Las cifras globales ayudan a entender esta contradicción. El informe McKinsey State of AI 2025 indica que casi 9 de cada 10 compañías utilizan IA de forma habitual, pero solo un 6% logra escalarla hasta el punto de transformar procesos o generar resultados tangibles. En paralelo, análisis recientes de Gartner apuntan a que únicamente entre el 30% y el 40% de los prototipos de IA llegan a producción, mientras que el resto se queda por el camino por motivos como la baja calidad del dato, integraciones deficientes entre sistemas, falta de controles o la inexistencia de un caso de negocio bien definido. La tecnología corre, pero muchas estructuras internas no están listas para asimilarla.

Este patrón, observado por Kraz —una agencia especializada en soluciones de IA orientadas al negocio— durante 2025 en proyectos de retail, servicios y gran consumo, ha derivado en un escenario de “dos velocidades”. Por un lado, los equipos que empujan la adopción y prueban la IA de forma natural y ágil. Por otro, la organización, que sigue operando con procesos poco flexibles, sistemas dispersos y circuitos de aprobación que no acompañan el ritmo actual. La IA crece en la práctica cotidiana, pero la empresa todavía no ha establecido un marco claro para convertir ese progreso en un impacto sostenido.

Los limitadores no están en los modelos, sino en la estructura. Solo el 3% de los directivos considera que su empresa está realmente preparada para implementar IA; las principales barreras son la fragmentación y baja calidad de datos, falta de gobernanza, dispersión de la información, y escasa integración entre sistemas, además de una cultura analítica aún no plenamente madura que frena la adopción efectiva.​

En este escenario, la diferencia en 2026 no vendrá de disponer de más tecnología, sino de la capacidad para transformar información en decisiones y decisiones en acción con mayor rapidez. “Con Athenea – nuestra solución de Marketing Mix Modeling para entender qué impulsa realmente el crecimiento de cada compañía –  hemos visto que la diferencia no está en tener más IA, sino en tener más claridad”, explica Joan Miró, CEO de Kraz. “En clientes nuestros del sector moda y complementos, reorganizamos el proceso de decisión y reasignamos la inversión hacia las palancas que realmente contribuían al crecimiento ha generado mejoras superiores al 20%. No fue la herramienta lo que marcó la diferencia, sino la velocidad con la que pudieron actuar sobre la señal correcta”.

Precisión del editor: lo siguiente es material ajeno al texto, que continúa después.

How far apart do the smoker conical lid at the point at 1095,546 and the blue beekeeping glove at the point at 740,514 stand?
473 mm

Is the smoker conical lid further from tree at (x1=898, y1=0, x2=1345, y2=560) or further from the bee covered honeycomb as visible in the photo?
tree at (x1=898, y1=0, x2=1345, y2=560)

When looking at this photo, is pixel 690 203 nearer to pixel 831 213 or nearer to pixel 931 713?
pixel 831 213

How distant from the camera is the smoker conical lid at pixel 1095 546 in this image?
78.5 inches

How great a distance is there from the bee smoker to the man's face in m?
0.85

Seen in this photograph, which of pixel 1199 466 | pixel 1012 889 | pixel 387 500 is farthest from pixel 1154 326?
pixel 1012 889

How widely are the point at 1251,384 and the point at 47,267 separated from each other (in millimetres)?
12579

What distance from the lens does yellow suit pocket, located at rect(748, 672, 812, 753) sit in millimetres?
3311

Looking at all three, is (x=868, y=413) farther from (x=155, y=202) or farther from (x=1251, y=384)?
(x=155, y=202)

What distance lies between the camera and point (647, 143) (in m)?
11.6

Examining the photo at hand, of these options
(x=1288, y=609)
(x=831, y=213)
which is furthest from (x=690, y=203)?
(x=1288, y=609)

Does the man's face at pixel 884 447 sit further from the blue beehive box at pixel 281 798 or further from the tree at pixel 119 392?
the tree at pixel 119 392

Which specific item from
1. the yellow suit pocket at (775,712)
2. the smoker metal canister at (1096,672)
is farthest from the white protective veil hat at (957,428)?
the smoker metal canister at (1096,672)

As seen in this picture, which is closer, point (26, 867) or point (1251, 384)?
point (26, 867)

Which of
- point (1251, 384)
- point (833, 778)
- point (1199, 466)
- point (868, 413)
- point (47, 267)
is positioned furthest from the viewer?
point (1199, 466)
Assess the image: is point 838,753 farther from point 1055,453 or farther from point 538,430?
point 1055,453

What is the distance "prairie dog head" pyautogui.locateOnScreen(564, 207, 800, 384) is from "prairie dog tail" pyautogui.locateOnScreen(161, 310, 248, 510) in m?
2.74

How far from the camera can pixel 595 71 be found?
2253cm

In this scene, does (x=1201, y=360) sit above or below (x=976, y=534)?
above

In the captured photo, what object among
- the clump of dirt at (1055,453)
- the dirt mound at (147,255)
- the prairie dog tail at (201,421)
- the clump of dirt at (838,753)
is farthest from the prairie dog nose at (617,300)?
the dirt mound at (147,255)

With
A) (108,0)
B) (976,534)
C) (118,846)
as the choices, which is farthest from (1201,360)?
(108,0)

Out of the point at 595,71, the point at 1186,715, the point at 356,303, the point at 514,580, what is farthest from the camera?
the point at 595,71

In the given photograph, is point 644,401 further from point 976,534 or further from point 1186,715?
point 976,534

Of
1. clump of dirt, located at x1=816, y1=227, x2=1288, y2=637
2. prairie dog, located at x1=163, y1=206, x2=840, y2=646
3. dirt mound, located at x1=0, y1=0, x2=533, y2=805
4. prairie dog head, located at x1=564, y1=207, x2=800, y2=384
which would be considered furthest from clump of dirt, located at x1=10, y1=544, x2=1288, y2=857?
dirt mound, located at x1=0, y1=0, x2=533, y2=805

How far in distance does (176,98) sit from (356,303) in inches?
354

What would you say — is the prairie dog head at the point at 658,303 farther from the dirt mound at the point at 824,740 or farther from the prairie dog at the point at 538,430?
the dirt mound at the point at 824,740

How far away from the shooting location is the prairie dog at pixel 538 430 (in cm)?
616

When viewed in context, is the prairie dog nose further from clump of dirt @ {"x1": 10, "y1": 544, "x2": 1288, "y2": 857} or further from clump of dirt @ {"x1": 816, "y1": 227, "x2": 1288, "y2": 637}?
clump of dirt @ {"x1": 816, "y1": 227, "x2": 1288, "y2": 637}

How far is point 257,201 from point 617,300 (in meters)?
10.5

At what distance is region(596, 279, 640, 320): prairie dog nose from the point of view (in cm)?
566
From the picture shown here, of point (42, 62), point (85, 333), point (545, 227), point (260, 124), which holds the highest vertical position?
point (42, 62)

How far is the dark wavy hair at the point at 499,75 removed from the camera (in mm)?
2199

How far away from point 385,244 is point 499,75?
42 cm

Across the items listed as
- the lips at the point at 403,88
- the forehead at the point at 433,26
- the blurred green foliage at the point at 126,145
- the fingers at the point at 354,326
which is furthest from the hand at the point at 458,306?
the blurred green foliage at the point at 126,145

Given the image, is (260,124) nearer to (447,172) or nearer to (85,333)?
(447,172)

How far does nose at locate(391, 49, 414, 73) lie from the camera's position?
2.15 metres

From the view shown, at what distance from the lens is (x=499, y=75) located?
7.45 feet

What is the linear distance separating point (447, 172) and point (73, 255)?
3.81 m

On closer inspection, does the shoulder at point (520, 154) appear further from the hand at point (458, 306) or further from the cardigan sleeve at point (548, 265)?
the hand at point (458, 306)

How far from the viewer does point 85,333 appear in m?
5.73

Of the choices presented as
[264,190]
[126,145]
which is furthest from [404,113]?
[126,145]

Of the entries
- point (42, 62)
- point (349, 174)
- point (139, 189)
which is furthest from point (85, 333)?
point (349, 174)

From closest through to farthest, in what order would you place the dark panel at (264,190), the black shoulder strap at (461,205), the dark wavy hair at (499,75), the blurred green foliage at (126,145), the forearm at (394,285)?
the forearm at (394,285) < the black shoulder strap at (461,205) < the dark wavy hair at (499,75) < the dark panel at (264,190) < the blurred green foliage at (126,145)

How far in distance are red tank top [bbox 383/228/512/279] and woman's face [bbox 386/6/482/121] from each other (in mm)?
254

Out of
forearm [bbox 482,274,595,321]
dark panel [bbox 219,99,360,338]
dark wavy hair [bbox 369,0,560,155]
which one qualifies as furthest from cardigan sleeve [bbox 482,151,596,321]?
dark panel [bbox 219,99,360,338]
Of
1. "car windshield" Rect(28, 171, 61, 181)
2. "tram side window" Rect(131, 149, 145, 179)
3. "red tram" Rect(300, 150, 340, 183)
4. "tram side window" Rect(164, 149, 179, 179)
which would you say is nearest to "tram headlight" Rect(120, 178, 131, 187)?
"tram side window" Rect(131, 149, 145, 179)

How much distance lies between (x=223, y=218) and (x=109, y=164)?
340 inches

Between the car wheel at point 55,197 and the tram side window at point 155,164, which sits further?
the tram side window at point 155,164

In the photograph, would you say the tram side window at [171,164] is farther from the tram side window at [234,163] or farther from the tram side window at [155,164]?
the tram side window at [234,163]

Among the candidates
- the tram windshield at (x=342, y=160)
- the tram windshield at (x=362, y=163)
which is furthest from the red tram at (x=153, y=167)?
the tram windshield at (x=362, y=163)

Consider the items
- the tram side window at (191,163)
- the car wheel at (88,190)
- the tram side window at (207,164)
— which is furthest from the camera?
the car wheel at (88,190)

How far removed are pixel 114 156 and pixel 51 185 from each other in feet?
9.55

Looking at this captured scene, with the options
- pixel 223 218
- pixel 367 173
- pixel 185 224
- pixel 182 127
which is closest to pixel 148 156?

Este esfuerzo de aceleración deja al descubierto otra tensión clave: la distancia entre la forma tradicional de gobernar la empresa y el ritmo que exige la IA. Los modelos basados en comités, validaciones secuenciales y ciclos largos aportan orden, pero avanzan demasiado despacio para un entorno donde las ventanas competitivas se estrechan. Al mismo tiempo, muchas de las iniciativas más valiosas surgen desde los propios equipos operativos, que detectan casos de uso antes incluso de que la organización los formalice. El reto en 2026 será articular un modelo en el que la dirección marque prioridades, límites y criterios de seguridad, mientras los equipos aportan la velocidad y la experimentación necesarias.

Mirando al futuro inmediato, Kraz anticipa que las empresas que quieran competir deberán ser capaces de organizarse alrededor del dato. Eso implica reducir los ciclos de decisión, integrar la IA en procesos ya existentes en lugar de crear nuevos silos, establecer criterios de uso claros y medibles y evaluar el impacto en ventanas temporales mucho más cortas. Para evitar que la aceleración derive en decisiones precipitadas, será fundamental apoyarse en metodologías robustas, como modelos de contribución del tipo MMM o análisis basados en modelos de lenguaje aplicados a datos, que permiten identificar qué palancas generan crecimiento incluso cuando la trazabilidad clásica pierde precisión.2025 ha elevado el potencial de la IA dentro de las organizaciones”, concluye Miró. “2026 será el año en el que se verá quién es capaz de convertir ese potencial en resultados sostenidos. La diferencia no estará en el acceso a la tecnología, sino en la capacidad de la organización para trabajar al ritmo que la IA impone”.